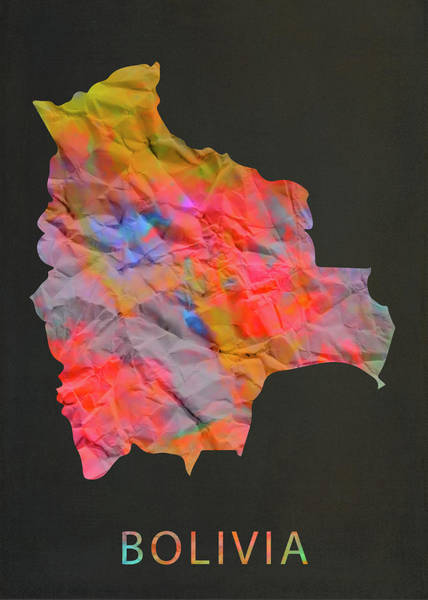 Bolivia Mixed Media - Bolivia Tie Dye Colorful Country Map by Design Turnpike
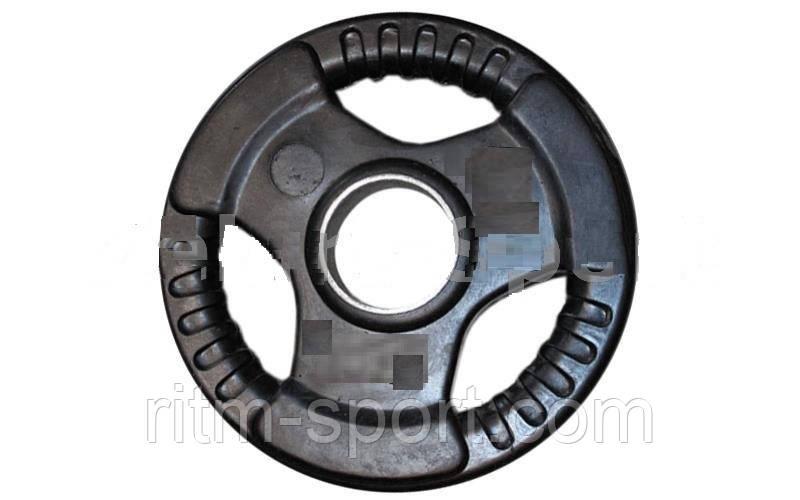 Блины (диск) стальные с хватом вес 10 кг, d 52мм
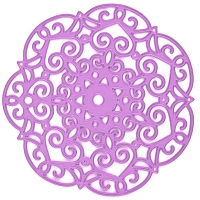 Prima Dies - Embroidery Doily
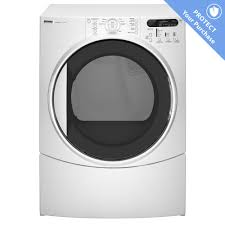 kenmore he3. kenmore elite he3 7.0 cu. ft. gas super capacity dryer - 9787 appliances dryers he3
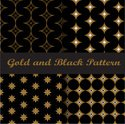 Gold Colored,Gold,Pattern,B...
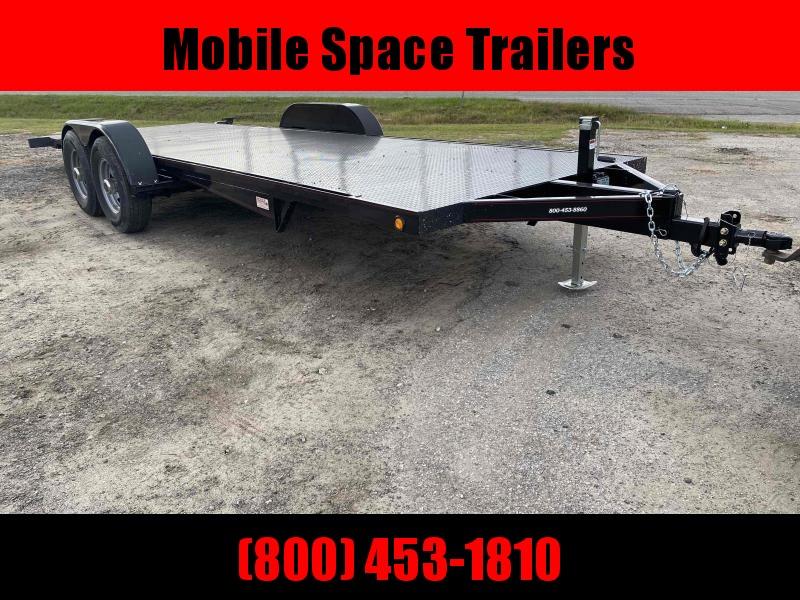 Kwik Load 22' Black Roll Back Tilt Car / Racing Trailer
□ □ □ □ □ □ □
I would like the data above transcribed exactly, with its pictures left out.

 Bolivia Mixed Media - Bolivia Tie Dye Colorful Country Map by Design Turnpike
 Блины (диск) стальные с хватом вес 10 кг, d 52мм
 Prima Dies - Embroidery Doily
 kenmore he3. kenmore elite he3 7.0 cu. ft. gas super capacity dryer - 9787 appliances dryers he3
 Gold Colored,Gold,Pattern,B...
 Kwik Load 22' Black Roll Back Tilt Car / Racing Trailer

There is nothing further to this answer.